--- start of DATA SECTION ---

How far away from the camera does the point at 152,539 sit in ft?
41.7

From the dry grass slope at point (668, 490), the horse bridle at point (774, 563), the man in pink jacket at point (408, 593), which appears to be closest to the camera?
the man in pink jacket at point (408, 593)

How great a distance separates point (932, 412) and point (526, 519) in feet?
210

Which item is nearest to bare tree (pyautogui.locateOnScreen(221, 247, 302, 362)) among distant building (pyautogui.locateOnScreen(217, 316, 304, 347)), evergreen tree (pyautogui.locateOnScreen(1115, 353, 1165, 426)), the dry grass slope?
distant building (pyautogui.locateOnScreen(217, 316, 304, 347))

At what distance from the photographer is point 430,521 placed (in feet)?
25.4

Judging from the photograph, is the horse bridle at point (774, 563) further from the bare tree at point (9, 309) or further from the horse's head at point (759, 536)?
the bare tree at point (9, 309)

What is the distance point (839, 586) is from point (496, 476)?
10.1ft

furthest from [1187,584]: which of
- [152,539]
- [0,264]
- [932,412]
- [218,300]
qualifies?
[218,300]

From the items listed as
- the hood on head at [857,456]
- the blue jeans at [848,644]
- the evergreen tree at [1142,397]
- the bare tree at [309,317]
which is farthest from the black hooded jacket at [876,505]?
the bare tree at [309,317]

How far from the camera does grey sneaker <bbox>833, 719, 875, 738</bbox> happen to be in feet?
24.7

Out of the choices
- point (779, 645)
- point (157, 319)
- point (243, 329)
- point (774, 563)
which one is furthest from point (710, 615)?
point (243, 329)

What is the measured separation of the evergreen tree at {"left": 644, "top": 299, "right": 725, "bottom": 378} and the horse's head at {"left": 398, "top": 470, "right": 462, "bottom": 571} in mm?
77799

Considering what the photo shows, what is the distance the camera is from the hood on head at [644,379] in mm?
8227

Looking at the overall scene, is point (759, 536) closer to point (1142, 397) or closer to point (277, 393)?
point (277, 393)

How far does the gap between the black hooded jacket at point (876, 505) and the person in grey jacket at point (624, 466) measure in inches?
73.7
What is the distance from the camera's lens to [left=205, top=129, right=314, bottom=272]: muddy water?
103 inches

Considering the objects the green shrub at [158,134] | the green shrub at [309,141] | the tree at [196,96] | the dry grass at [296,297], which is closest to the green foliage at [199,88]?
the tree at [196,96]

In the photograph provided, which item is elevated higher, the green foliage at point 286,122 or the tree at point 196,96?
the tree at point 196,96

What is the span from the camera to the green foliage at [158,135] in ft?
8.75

--- end of DATA SECTION ---

Edit the items above so that every "camera" becomes "viewer", and leave the rest of the text unchanged.

ANSWER TO THE PROBLEM —
How far away from the viewer does the point at 152,539 sit in ft?
41.7

From the dry grass slope at point (668, 490), the horse bridle at point (774, 563), the man in pink jacket at point (408, 593), which appears to be closest to the viewer?
the man in pink jacket at point (408, 593)

How great a distance separates point (932, 412) and point (526, 519) in feet?
210

Which item is nearest to bare tree (pyautogui.locateOnScreen(221, 247, 302, 362)) among distant building (pyautogui.locateOnScreen(217, 316, 304, 347)), evergreen tree (pyautogui.locateOnScreen(1115, 353, 1165, 426)), the dry grass slope?
distant building (pyautogui.locateOnScreen(217, 316, 304, 347))

At what distance from the photographer is point 430,521 placed (in feet)?
25.4

Judging from the photograph, is the horse bridle at point (774, 563) further from the bare tree at point (9, 309) or further from the horse's head at point (759, 536)?
the bare tree at point (9, 309)

What is the distance point (839, 586) is from point (496, 476)?
10.1ft

furthest from [1187,584]: which of
- [152,539]
- [0,264]
- [932,412]
- [218,300]
qualifies?
[218,300]

From the items listed as
- the hood on head at [857,456]
- the blue jeans at [848,644]
- the evergreen tree at [1142,397]
- the bare tree at [309,317]
which is farthest from the black hooded jacket at [876,505]?
the bare tree at [309,317]

How far from the viewer does grey sneaker <bbox>833, 719, 875, 738</bbox> happen to be in feet?
24.7

Out of the choices
- point (779, 645)
- point (157, 319)
- point (243, 329)
- point (774, 563)
which one is furthest from point (710, 615)?
point (243, 329)

What is the measured separation of the evergreen tree at {"left": 644, "top": 299, "right": 725, "bottom": 378} and the horse's head at {"left": 398, "top": 470, "right": 462, "bottom": 571} in mm?
77799

Considering what the photo shows, what is the distance the viewer is from the hood on head at [644,379] in mm?
8227

Looking at the overall scene, is point (759, 536) closer to point (1142, 397) or closer to point (277, 393)?
point (277, 393)

How far does the gap between the black hooded jacket at point (876, 505) and the person in grey jacket at point (624, 466) measure in inches?
73.7
What is the distance from the viewer's lens to [left=205, top=129, right=314, bottom=272]: muddy water?
103 inches

Considering the objects the green shrub at [158,134] | the green shrub at [309,141] | the tree at [196,96] | the dry grass at [296,297], which is closest to the green foliage at [199,88]?
the tree at [196,96]

In the photograph provided, which item is elevated higher, the green foliage at point 286,122 or the tree at point 196,96?
the tree at point 196,96

What is the span from the viewer to the green foliage at [158,135] in ft?
8.75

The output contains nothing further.